> Assigned task
Nothing outside the range below should be printed. Output exactly the lines from the line with "ΡΟΥΜΕΛΙΩΤΙΚΟ ΗΜΕΡΟΛΟΓΙΟ 1962-1963-1964" to the line with "Buy cheap FCL/LCL", both included.

Stored dataset items:
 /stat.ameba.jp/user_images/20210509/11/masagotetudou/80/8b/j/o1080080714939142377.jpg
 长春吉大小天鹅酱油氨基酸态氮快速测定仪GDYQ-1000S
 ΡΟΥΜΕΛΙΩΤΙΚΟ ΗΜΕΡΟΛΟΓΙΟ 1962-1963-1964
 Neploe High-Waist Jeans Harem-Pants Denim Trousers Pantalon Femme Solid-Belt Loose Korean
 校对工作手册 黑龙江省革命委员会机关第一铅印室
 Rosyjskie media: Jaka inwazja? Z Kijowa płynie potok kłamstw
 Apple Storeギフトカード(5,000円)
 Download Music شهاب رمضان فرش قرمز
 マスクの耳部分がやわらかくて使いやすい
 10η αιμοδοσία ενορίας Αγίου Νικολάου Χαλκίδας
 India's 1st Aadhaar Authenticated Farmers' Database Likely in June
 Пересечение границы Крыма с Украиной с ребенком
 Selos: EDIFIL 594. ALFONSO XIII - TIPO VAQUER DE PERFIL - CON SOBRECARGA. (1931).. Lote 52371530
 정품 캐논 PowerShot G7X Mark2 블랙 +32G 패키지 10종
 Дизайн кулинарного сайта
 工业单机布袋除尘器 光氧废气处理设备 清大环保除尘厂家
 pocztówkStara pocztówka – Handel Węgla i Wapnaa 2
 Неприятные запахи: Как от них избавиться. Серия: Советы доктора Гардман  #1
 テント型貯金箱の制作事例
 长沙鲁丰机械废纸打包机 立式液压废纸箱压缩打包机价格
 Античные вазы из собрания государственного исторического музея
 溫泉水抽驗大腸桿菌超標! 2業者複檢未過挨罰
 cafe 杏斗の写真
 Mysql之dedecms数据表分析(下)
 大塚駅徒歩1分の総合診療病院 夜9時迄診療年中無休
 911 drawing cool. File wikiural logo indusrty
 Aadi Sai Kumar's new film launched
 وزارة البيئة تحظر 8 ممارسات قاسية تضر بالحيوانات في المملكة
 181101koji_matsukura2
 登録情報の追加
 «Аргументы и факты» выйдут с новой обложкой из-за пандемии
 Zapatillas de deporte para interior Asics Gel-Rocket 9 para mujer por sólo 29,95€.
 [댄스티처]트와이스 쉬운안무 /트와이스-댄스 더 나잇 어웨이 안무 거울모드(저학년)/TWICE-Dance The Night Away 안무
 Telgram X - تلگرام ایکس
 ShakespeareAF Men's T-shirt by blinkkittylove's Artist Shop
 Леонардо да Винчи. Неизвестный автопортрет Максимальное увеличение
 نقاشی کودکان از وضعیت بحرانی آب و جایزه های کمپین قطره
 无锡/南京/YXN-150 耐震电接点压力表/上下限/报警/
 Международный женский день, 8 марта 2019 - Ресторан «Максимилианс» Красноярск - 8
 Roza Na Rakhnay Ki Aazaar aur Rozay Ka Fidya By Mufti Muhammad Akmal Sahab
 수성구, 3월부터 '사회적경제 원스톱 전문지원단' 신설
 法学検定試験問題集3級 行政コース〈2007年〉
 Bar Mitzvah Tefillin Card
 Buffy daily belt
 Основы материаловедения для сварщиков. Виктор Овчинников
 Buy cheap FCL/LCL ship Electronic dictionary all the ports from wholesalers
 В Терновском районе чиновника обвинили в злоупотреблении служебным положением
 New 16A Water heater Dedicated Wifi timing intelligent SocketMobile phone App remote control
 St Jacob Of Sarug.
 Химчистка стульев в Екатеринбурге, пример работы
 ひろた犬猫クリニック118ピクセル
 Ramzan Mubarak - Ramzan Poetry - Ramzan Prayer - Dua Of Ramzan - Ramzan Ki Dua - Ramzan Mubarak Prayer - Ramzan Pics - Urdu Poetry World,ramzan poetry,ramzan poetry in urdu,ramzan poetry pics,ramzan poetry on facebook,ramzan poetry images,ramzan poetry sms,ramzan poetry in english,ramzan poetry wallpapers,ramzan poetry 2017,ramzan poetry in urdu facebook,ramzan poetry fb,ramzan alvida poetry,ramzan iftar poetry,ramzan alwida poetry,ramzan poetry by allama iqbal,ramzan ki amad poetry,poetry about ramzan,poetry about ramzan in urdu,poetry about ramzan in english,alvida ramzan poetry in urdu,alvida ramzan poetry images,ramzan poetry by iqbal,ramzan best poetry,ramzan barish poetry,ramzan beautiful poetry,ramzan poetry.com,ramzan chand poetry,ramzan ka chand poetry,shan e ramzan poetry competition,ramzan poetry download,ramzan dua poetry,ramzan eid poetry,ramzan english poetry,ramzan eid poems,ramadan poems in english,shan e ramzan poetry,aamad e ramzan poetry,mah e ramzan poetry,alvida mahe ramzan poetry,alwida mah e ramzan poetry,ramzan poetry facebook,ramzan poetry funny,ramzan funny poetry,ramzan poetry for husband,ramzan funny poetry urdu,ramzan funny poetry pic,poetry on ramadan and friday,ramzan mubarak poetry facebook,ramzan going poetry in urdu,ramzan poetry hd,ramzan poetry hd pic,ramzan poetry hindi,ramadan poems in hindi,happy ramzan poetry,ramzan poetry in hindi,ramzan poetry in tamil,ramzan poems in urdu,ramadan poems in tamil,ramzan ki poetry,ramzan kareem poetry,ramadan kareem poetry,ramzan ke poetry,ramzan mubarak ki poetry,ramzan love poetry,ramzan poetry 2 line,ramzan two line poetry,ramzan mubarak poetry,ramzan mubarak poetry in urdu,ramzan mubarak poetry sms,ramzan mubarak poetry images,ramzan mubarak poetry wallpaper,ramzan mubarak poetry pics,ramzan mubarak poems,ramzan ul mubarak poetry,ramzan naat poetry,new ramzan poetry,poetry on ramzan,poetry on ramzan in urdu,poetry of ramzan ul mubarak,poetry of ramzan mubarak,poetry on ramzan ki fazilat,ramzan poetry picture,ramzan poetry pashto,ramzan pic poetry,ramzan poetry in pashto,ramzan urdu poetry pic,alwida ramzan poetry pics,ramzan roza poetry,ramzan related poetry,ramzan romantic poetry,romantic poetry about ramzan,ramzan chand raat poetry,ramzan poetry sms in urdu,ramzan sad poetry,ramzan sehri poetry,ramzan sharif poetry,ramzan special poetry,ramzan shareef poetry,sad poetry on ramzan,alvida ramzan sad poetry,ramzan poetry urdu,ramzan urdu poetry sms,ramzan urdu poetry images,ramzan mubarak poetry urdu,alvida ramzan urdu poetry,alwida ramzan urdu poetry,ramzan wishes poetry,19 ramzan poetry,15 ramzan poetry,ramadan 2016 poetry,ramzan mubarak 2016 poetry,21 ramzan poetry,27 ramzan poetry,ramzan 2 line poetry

> Response to the exercise
 ΡΟΥΜΕΛΙΩΤΙΚΟ ΗΜΕΡΟΛΟΓΙΟ 1962-1963-1964
 Neploe High-Waist Jeans Harem-Pants Denim Trousers Pantalon Femme Solid-Belt Loose Korean
 校对工作手册 黑龙江省革命委员会机关第一铅印室
 Rosyjskie media: Jaka inwazja? Z Kijowa płynie potok kłamstw
 Apple Storeギフトカード(5,000円)
 Download Music شهاب رمضان فرش قرمز
 マスクの耳部分がやわらかくて使いやすい
 10η αιμοδοσία ενορίας Αγίου Νικολάου Χαλκίδας
 India's 1st Aadhaar Authenticated Farmers' Database Likely in June
 Пересечение границы Крыма с Украиной с ребенком
 Selos: EDIFIL 594. ALFONSO XIII - TIPO VAQUER DE PERFIL - CON SOBRECARGA. (1931).. Lote 52371530
 정품 캐논 PowerShot G7X Mark2 블랙 +32G 패키지 10종
 Дизайн кулинарного сайта
 工业单机布袋除尘器 光氧废气处理设备 清大环保除尘厂家
 pocztówkStara pocztówka – Handel Węgla i Wapnaa 2
 Неприятные запахи: Как от них избавиться. Серия: Советы доктора Гардман  #1
 テント型貯金箱の制作事例
 长沙鲁丰机械废纸打包机 立式液压废纸箱压缩打包机价格
 Античные вазы из собрания государственного исторического музея
 溫泉水抽驗大腸桿菌超標! 2業者複檢未過挨罰
 cafe 杏斗の写真
 Mysql之dedecms数据表分析(下)
 大塚駅徒歩1分の総合診療病院 夜9時迄診療年中無休
 911 drawing cool. File wikiural logo indusrty
 Aadi Sai Kumar's new film launched
 وزارة البيئة تحظر 8 ممارسات قاسية تضر بالحيوانات في المملكة
 181101koji_matsukura2
 登録情報の追加
 «Аргументы и факты» выйдут с новой обложкой из-за пандемии
 Zapatillas de deporte para interior Asics Gel-Rocket 9 para mujer por sólo 29,95€.
 [댄스티처]트와이스 쉬운안무 /트와이스-댄스 더 나잇 어웨이 안무 거울모드(저학년)/TWICE-Dance The Night Away 안무
 Telgram X - تلگرام ایکس
 ShakespeareAF Men's T-shirt by blinkkittylove's Artist Shop
 Леонардо да Винчи. Неизвестный автопортрет Максимальное увеличение
 نقاشی کودکان از وضعیت بحرانی آب و جایزه های کمپین قطره
 无锡/南京/YXN-150 耐震电接点压力表/上下限/报警/
 Международный женский день, 8 марта 2019 - Ресторан «Максимилианс» Красноярск - 8
 Roza Na Rakhnay Ki Aazaar aur Rozay Ka Fidya By Mufti Muhammad Akmal Sahab
 수성구, 3월부터 '사회적경제 원스톱 전문지원단' 신설
 法学検定試験問題集3級 行政コース〈2007年〉
 Bar Mitzvah Tefillin Card
 Buffy daily belt
 Основы материаловедения для сварщиков. Виктор Овчинников
 Buy cheap FCL/LCL ship Electronic dictionary all the ports from wholesalers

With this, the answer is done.